> **ENUNCIADO**:
Traduza para o inglês esta frase do texto sobre universos paralelos: «Ora, supondo que realmente existam esses tais universos paralelos, será lógico e creio que inevitável ter de admitir igualmente a existência de literaturas paralelas, de escritores paralelos, de livros paralelos.»

Haverá
universos paralelos? Perante as variadas “provas” apresentadas ao
tribunal da opinião pública pelos autores que se dedicam à ficção
científica, não é difícil acreditar que sim, ou, pelo menos,
estar de acordo em conceder à temerária hipótese aquilo que não
se nega a ninguém, isto é, o benefício da dúvida. Ora, supondo
que realmente existam esses tais universos paralelos, será lógico e
creio que inevitável ter de admitir igualmente a existência de
literaturas paralelas, de escritores paralelos, de livros paralelos.
Um espírito sarcástico não deixaria de recordar-nos que não se
necessita ir tão longe para encontrar escritores paralelos, mais
conhecidos por plagiários, os quais, no entanto, nunca chegam a ser
plagiários de todo porque alguma coisa da lavra própria se sentem
na obrigação de pôr na obra que assinarão com o seu nome.

> **DADOS FORNECIDOS**:
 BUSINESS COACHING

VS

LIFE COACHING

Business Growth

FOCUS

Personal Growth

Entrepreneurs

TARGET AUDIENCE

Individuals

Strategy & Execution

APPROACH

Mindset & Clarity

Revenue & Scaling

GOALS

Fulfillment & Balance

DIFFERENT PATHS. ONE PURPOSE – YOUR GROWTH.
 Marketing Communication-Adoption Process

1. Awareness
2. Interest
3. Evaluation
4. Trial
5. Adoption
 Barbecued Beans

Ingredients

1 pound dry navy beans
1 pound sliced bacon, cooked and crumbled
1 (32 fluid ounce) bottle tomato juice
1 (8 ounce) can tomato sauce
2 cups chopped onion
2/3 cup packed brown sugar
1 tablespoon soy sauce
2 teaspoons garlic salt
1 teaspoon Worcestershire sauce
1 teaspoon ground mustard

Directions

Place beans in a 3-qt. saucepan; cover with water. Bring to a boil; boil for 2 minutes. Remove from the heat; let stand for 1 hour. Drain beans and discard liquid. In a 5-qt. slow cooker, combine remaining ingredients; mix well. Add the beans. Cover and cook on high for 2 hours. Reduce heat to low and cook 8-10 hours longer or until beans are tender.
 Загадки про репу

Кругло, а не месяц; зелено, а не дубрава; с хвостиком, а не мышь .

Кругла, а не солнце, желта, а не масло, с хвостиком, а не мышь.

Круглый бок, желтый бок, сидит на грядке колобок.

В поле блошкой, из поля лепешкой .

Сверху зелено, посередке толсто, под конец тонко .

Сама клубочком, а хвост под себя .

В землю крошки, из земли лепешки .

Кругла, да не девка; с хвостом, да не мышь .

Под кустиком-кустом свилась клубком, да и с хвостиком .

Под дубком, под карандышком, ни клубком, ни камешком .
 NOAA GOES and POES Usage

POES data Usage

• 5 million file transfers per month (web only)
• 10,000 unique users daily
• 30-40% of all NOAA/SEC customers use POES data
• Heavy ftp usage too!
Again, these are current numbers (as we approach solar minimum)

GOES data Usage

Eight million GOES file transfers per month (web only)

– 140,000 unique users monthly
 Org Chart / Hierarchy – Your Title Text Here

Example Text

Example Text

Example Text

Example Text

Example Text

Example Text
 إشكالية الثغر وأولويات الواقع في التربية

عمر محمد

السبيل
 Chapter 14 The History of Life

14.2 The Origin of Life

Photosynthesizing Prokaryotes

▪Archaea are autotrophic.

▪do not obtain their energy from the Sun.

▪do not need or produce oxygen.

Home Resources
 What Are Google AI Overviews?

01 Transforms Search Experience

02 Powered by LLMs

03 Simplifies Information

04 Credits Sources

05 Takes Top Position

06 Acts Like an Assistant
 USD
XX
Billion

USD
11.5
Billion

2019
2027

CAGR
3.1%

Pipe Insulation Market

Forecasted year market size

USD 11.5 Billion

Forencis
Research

> **RESPOSTA**:
Now, supposing that such parallel universes really do exist, it will be logical, and I believe inevitable, to have to admit likewise the existence of parallel literatures, of parallel writers, of parallel books.